Best for: admin writing, handouts, letters, summaries, and cross app voice typing
Strong points: works across apps, fast dictation, useful in browser based workflows
Downside: it is a writing layer, not a full OT practice management system
If you want the OT specific speech to text angle, start with dictation software for medical professionals. If your team writes in browser tools all day, the best feeder paths are Google Docs speech to text, speech to text Chrome extension, and Notion speech to text.
7. Notion, best for OT SOPs and internal knowledge

Notion is not where I would keep patient records. It is where I would keep almost everything else. Think onboarding checklists, clinic SOPs, supply lists, school program docs, caregiver resource libraries, hiring notes, and internal project work.
This is the kind of tool that helps once a practice is old enough to feel messy. Just give it structure early or it turns into a junk drawer.
Best for: non PHI docs, SOPs, team knowledge, internal workflows
Strong points: flexible docs, databases, resource hubs, project tracking
Downside: can become disorganized fast if nobody owns the structure
Quick comparison table
Tool | Best for | Type | Main tradeoff |
|---|---|---|---|
WebPT | Established rehab clinics | All in one rehab platform | Can feel heavy for very small practices |
Fusion | Growing therapy teams | EHR plus scheduling and billing | Likely more than a solo OT needs |
TheraPlatform | Small clinics and telehealth | Practice management plus telehealth | Lighter than the largest rehab suites |
HelloNote | Simpler therapist workflows | EMR and billing | Needs a close demo before purchase |
SimplePractice | Solo and small private practice | General EHR | Less OT specific depth |
Voicy | Writing faster across apps | Speech to text workflow layer | Not a full clinical system |
Notion | Internal docs and SOPs | Workspace and knowledge base | Not for patient charts |
A simple software stack for most occupational therapists
Most OTs do not need seven new subscriptions. A sane stack usually looks like this:
Core clinic system: WebPT, Fusion, TheraPlatform, HelloNote, or SimplePractice
Writing layer: Voicy for faster summaries, letters, handouts, and admin work
Internal operations layer: Notion for SOPs and team knowledge, if your practice is big enough to need it
If I had to make one practical recommendation, it would be this. Pick the core system that best matches the size of your practice. Then add a writing tool only if documentation and admin are still eating your evenings.
FAQ
What is the best software for occupational therapists?
For many established rehab clinics, WebPT or Fusion make the most sense because they cover scheduling, documentation, billing, and reporting. For smaller practices, TheraPlatform, HelloNote, or SimplePractice can be easier to live with.
Do occupational therapists need dictation software too?
Often, yes. Many OT tasks happen outside the formal chart, like emails, referral letters, handouts, and team notes. That is where a tool like Voicy can help without forcing an EHR migration.
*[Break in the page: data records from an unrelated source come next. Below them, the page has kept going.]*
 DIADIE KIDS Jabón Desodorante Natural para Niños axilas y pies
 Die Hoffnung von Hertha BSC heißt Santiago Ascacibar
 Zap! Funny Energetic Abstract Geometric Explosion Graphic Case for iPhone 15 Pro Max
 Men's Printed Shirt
Is Notion good for occupational therapists?
Yes, for internal workflows. It is useful for SOPs, onboarding docs, supply systems, and knowledge bases. I would not treat it as a replacement for a compliant patient record system.
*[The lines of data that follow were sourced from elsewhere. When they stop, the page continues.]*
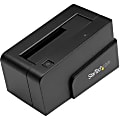 StarTech.com SATA Hard Drive Docking Station eSATA USB 3.0 to SATA HDD Dock for 2.5in / 3.5in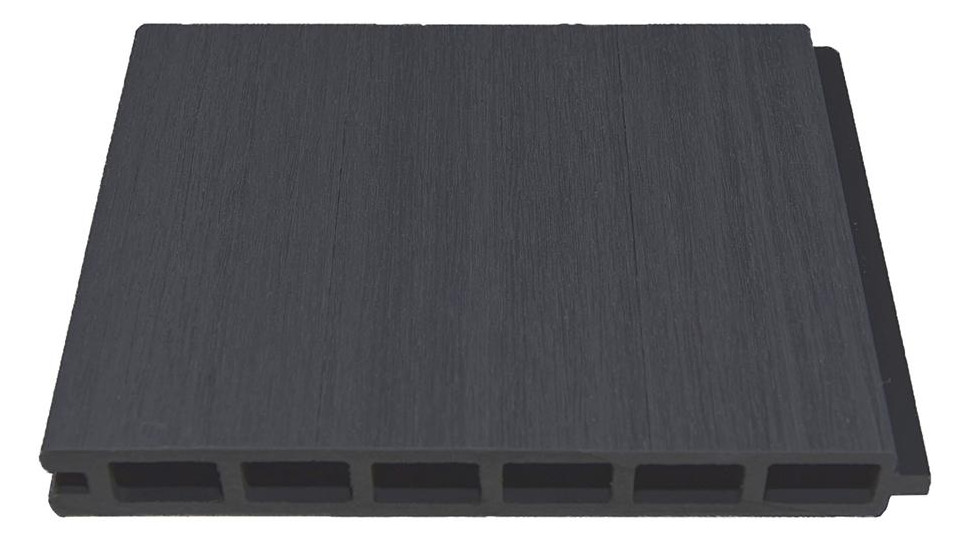 Bild ELSKOP-Serie Zaunlamelle 20x140x1790mm ANTHRAZIT co-extrudiert WPC-Steckzaunsyst - n.a.-0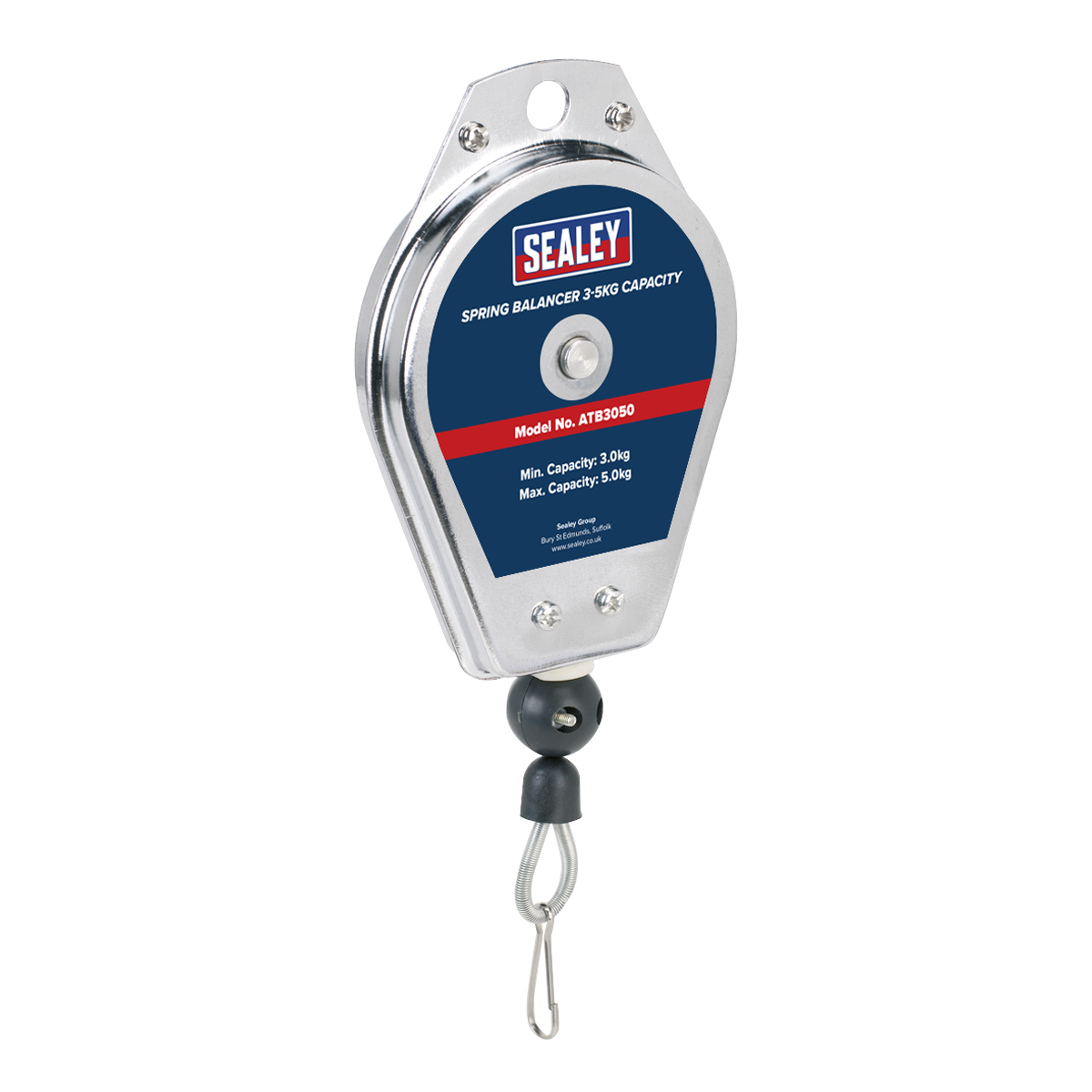 Sealey Spring Balancer With Multi-Strand Steel Cable 3-5kg Capacity ATB3050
How should a small OT private practice choose software?
Start with the main pain point. If scheduling and billing are the problem, choose the core practice system first. If your charting is fine but the surrounding writing work is slow, add a speech to text tool after that.
Final verdict
The best software tools for occupational therapists are usually not one giant platform and nothing else. The better setup is a small stack that handles patient care, admin, and documentation without making your workday heavier.
If you want the safest starting point, choose one core OT system first. Then add Voicy if typing and follow up writing still eat too much time. It is the easiest upgrade on this list to test in a real workflow, because you can try it without rebuilding the whole clinic.